К.Мартынов: Поскольку обращаться больше некуда, то люди во многих точках страны до крайности озлоблены
К. Мартынов
―
Сейчас мы вот что видим. Поскольку обращаться больше некуда, то есть даже уже к президенту обращаться нельзя, то люди, конечно, во многих точках, по крайней мере, страны действительно до крайности озлоблены. Это и Архангельск, и Дагестан. Это и какая-то часть Москвы в контексте того, что до сих пор непонятно, где виновные по делу Голунова. Что с ними происходит. Это и дело сестер Хачатурян. И так далее. И пока единственное, что можно сказать, то есть я с коллегами, которые Россию изучают немного со стороны, из Европы я обсуждал. Они спрашивали, что это же политический процесс. Я говорю, что да это политический процесс, разумеется.
О. Журавлева
―
Вы имеете в виду обвинение сестер Хачатурян?

» **Суть задания**:
Ответьте на вопросы по тексту беседы:
(a) Какие два региона К. Мартынов называет первыми среди мест, где люди до крайности озлоблены?
(b) В связи с каким делом он упоминает часть Москвы?
(c) С кем, по его словам, он обсуждал происходящее?

» **Сохранённые данные**:
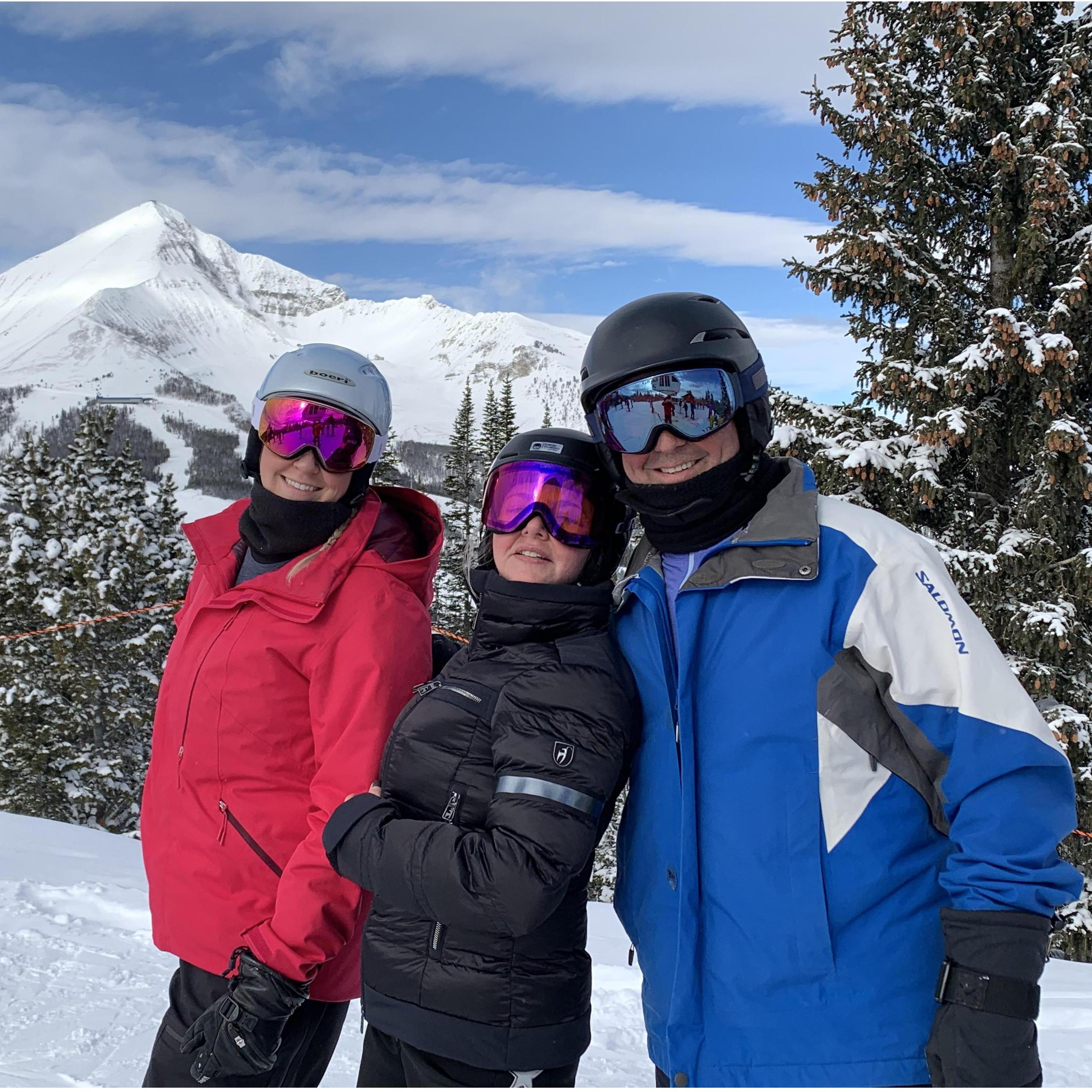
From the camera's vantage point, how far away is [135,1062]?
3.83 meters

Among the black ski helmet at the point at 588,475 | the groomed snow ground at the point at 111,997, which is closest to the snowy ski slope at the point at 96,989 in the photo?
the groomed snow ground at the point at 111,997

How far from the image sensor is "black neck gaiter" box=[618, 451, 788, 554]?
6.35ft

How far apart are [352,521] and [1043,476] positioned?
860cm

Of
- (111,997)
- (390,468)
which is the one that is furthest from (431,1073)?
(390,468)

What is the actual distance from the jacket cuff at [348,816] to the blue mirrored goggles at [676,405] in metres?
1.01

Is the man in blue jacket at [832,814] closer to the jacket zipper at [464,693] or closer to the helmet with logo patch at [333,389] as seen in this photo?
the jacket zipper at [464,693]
...
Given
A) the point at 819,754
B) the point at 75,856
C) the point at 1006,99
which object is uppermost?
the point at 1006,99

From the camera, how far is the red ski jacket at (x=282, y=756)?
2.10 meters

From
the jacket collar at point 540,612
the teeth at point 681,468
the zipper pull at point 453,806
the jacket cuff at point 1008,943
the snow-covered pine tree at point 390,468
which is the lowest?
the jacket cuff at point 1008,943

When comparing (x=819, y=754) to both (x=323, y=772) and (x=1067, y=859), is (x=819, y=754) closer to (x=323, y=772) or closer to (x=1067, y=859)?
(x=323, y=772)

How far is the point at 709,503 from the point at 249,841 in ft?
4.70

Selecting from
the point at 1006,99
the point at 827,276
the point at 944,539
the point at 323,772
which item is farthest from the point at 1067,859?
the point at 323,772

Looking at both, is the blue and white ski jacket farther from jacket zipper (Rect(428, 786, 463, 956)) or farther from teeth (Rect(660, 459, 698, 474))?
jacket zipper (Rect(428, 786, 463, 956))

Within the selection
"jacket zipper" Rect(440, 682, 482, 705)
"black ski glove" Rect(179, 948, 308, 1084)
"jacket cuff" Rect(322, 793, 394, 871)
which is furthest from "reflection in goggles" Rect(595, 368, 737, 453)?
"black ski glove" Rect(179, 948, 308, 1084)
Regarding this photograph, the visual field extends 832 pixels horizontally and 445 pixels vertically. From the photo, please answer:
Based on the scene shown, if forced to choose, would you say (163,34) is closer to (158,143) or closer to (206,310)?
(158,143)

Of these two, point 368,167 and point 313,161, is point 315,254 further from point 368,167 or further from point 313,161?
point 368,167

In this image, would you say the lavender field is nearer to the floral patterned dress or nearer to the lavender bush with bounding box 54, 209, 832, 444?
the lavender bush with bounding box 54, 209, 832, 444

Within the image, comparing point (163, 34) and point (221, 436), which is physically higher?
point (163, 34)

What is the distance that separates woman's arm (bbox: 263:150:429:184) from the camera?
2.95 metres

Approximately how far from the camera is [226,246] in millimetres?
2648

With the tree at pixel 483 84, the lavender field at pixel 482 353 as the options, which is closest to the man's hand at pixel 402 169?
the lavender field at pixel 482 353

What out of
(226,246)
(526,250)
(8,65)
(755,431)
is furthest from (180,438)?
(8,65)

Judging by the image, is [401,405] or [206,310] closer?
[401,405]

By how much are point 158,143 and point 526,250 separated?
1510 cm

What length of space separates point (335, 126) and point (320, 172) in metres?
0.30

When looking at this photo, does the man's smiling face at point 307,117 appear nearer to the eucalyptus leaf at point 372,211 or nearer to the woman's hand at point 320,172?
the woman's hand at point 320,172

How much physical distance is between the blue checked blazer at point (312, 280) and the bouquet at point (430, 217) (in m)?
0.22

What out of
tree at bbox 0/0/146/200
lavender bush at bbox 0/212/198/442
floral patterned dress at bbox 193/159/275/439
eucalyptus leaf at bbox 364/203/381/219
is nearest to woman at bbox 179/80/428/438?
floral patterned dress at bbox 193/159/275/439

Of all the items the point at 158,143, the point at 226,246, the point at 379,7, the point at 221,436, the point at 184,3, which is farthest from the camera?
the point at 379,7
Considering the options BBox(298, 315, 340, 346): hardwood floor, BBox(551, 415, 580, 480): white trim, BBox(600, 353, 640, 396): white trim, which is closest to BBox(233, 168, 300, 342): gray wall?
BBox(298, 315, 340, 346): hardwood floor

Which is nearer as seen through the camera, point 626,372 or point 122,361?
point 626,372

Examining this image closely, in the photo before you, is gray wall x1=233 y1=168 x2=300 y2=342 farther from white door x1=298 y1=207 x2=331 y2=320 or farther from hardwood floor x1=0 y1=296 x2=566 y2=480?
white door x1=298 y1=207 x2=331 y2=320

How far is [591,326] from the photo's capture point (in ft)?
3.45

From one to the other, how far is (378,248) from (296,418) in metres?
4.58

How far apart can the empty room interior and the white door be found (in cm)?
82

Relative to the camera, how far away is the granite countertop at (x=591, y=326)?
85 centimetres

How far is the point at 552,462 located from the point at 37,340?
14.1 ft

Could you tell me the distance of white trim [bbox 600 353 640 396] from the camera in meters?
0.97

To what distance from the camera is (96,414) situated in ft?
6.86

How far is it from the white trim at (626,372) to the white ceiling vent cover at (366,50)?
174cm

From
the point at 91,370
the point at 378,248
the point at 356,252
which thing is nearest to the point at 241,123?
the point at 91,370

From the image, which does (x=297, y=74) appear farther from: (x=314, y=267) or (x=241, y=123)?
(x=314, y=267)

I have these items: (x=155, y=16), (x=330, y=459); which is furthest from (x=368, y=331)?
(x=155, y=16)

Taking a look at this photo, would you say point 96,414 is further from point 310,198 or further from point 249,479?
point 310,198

» **Ответ ниже**:
(a) Архангельск и Дагестан.
(b) В связи с делом Голунова: до сих пор непонятно, где виновные и что с ними происходит.
(c) С коллегами, которые изучают Россию со стороны, из Европы.